Seán Hewitt
Posted in 2022-2023 Readings and Talks
October 4, 2022 at 7:00PM ET
Location: Riggs Library
On Tuesday, October 4th at 7:00PM please join the Lannan Center for a special reading and conversation with writer Seán Hewitt. This event will be moderated by Professor Cóilín Parsons and is cosponsored by Global Irish Studies.
Valid GU ID required for entry. Only open to current Georgetown University students, faculty, and staff. We invite members of the public to join us via livestream.

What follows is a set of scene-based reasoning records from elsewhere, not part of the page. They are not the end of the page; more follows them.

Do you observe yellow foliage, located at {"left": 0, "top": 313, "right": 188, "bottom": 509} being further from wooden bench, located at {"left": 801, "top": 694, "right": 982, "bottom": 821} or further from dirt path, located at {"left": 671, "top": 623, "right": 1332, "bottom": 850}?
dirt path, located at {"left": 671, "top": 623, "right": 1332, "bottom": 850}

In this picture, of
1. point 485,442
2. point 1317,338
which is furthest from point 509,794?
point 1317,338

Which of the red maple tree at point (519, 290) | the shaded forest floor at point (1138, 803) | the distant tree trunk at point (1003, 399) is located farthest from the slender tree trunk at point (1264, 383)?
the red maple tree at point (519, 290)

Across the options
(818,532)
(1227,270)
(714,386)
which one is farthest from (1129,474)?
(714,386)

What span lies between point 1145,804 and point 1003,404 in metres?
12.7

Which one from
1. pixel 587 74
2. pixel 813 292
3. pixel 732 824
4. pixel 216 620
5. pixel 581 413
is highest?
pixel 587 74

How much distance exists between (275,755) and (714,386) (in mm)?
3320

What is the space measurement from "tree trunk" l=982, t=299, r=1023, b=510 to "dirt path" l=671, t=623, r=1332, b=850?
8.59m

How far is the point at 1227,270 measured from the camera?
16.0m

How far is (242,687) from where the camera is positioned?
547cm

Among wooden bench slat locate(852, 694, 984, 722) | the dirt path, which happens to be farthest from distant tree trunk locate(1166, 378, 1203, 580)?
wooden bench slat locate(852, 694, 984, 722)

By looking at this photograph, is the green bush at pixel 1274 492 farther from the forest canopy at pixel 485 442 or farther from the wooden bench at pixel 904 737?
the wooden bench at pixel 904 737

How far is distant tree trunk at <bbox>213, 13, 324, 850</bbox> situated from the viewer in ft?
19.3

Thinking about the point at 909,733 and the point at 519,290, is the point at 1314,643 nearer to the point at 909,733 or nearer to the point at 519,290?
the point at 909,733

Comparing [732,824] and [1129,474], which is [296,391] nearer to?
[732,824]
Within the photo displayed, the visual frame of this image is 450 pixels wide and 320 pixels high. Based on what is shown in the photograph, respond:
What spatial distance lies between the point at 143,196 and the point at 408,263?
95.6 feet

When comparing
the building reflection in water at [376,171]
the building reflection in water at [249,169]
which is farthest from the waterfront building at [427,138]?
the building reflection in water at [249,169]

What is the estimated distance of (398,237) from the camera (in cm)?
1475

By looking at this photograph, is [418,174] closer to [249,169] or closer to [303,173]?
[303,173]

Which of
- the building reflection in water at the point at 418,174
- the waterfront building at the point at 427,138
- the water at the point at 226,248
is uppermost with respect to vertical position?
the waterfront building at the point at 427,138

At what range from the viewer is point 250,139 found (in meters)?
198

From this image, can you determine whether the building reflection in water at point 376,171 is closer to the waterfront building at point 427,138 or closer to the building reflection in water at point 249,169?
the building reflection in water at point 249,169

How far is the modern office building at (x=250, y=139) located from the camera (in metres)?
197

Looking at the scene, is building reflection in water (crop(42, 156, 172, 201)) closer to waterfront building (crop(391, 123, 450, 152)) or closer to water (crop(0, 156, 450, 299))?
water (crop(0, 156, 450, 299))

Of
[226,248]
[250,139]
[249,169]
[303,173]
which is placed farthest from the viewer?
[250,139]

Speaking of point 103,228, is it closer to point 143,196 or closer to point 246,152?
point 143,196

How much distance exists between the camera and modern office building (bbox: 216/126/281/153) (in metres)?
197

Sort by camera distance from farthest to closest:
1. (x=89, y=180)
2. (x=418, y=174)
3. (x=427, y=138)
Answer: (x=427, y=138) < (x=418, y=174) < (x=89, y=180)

Accommodation requests related to a disability should be made by September 27th to Patricia Guzman, 202-687-6294, pg654@georgetown.edu. A good faith effort will be made to fulfill requests made after September 27th.
Ghost
i.
Waking, close to morning but still
a shuttered, metal dark in the room:
a sound inside my dream, only a whimper
at first, then becoming human, a howl
raised in the street outside, left unanswered
then raised again. In my boxers, shivering
by the single-paned window, but seeing no one
among the black shapes of the parked cars
or hedges, I went out half-dressed: hands shaking,
front door unlocked then pushed open,
and by the column of the porch, under a cone
of orange light, a young man slumped,
drunk, sobbing like his whole life
was unfurling into sound.
ii.
And now, I am reminded of one afternoon,
home from school, my father digging out
the root of a conifer in the garden – I saw him
look up, suddenly alert, leave by the back gate
into the alley behind the terraces, and return
panicked with a boy in his arms. I recognised him,
about my age, from school, by his dreadlocks,
his turquoise streak of hair; but now lolling
under his own weight, his wrists draining
over my father’s mudded jeans and the patio tiles.
I knew, even then, the rumours about him;
thought as we wrapped and pinned torn sheets
around his opened veins, how we might share,
once the truth was out, a bond, an elective blood.
iii.
Nights later, I only half-slept, expecting
at any moment to hear someone again outside,
as though time might be caught in a loop,
the same boy walking the mapped route
along the dark streets at the same hour
to my door. Again, I unshuttered the window,
stood waiting to see him come, barefoot, maybe,
down the path. Each night, no sign, until I thought,
perhaps, it was only me, or a dream of myself,
asking nightly to be greeted at the threshold,
allowed back into the cold room of my life.
But then, in each of us, a wound must be made
or given – there is always the soul waiting
at the door of the body, asking to be let out.